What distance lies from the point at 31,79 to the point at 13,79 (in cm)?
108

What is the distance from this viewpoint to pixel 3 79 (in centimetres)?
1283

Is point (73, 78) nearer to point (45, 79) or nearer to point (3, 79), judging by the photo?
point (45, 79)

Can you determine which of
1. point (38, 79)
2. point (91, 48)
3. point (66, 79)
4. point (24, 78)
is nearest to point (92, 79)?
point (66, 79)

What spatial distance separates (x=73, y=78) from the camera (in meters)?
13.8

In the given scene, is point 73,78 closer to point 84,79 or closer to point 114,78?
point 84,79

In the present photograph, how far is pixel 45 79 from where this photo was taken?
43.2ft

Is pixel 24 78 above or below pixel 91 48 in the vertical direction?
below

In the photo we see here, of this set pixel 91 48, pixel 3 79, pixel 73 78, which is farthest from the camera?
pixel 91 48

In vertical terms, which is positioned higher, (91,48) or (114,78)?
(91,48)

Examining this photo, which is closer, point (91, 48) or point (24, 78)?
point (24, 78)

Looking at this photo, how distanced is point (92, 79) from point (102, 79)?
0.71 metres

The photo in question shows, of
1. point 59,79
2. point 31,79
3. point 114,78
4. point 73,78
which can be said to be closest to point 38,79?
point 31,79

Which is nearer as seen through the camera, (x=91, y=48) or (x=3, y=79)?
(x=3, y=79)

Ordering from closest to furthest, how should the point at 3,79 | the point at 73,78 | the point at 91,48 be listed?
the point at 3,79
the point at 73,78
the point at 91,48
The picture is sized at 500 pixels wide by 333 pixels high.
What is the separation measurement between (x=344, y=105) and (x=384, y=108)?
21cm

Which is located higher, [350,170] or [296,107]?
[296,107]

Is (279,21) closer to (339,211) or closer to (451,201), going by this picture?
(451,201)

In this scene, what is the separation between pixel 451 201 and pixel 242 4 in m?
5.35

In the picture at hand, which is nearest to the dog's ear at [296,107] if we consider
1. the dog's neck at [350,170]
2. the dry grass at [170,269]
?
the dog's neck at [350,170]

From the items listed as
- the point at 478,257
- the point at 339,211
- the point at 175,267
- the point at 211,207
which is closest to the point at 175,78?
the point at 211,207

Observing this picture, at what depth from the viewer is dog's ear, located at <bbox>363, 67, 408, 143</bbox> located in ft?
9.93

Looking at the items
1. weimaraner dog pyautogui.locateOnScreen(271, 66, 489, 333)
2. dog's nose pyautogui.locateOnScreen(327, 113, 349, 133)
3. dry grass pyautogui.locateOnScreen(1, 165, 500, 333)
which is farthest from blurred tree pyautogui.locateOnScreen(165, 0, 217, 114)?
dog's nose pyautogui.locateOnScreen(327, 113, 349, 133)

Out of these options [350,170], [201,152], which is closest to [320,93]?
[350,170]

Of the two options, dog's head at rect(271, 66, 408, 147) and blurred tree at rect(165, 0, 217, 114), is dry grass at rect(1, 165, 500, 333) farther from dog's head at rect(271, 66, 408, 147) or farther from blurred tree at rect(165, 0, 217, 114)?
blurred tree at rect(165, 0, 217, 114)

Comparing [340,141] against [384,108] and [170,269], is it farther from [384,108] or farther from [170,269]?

> _AIM_: Transcribe all entries exactly as they are given.

> _COMPLETE RESPONSE_:
What distance lies from the point at 31,79 to the point at 13,79 (in cm)?
108

What is the distance from this viewpoint to pixel 3 79 (in centimetres)?
1283

Is point (73, 78) nearer to point (45, 79) or nearer to point (3, 79), judging by the photo?
point (45, 79)

Can you determine which of
1. point (38, 79)
2. point (91, 48)
3. point (66, 79)
4. point (24, 78)
is nearest to point (92, 79)?
point (66, 79)

What spatial distance separates (x=73, y=78) from the camera (in meters)?
13.8

In the given scene, is point 73,78 closer to point 84,79 or closer to point 114,78?
point 84,79

In the present photograph, how far is pixel 45 79 from where this photo was taken?
43.2ft

Is pixel 24 78 above or below pixel 91 48 in the vertical direction?
below

In the photo we see here, of this set pixel 91 48, pixel 3 79, pixel 73 78, which is farthest from the camera?
pixel 91 48

In vertical terms, which is positioned higher, (91,48) or (114,78)?
(91,48)

Examining this photo, which is closer, point (91, 48) or point (24, 78)?
point (24, 78)

Looking at this photo, how distanced is point (92, 79) from point (102, 79)?
0.71 metres

The photo in question shows, of
1. point 59,79
2. point 31,79
3. point 114,78
4. point 73,78
which can be said to be closest to point 38,79?
point 31,79

Which is nearer as seen through the camera, (x=91, y=48) or (x=3, y=79)?
(x=3, y=79)

Ordering from closest to furthest, how should the point at 3,79 | the point at 73,78 | the point at 91,48 be listed?
the point at 3,79
the point at 73,78
the point at 91,48
The picture is sized at 500 pixels wide by 333 pixels high.
What is the separation measurement between (x=344, y=105) and (x=384, y=108)?
21cm

Which is located higher, [350,170] or [296,107]?
[296,107]

Is (279,21) closer to (339,211) or closer to (451,201), going by this picture?
(451,201)

In this scene, what is the separation between pixel 451 201 and pixel 242 4 in m?
5.35

In the picture at hand, which is nearest to the dog's ear at [296,107] if we consider
1. the dog's neck at [350,170]
2. the dry grass at [170,269]
?
the dog's neck at [350,170]

From the items listed as
- the point at 478,257
- the point at 339,211
- the point at 175,267
- the point at 211,207
which is closest to the point at 175,78?
the point at 211,207

Observing this picture, at what depth from the viewer is dog's ear, located at <bbox>363, 67, 408, 143</bbox> located in ft?
9.93

Looking at the items
1. weimaraner dog pyautogui.locateOnScreen(271, 66, 489, 333)
2. dog's nose pyautogui.locateOnScreen(327, 113, 349, 133)
3. dry grass pyautogui.locateOnScreen(1, 165, 500, 333)
which is farthest from blurred tree pyautogui.locateOnScreen(165, 0, 217, 114)?
dog's nose pyautogui.locateOnScreen(327, 113, 349, 133)

Out of these options [350,170], [201,152], which is closest to [320,93]?
[350,170]

Of the two options, dog's head at rect(271, 66, 408, 147) and blurred tree at rect(165, 0, 217, 114), is dry grass at rect(1, 165, 500, 333) farther from dog's head at rect(271, 66, 408, 147) or farther from blurred tree at rect(165, 0, 217, 114)?
blurred tree at rect(165, 0, 217, 114)

Comparing [340,141] against [384,108] and [170,269], is it farther from [384,108] or farther from [170,269]?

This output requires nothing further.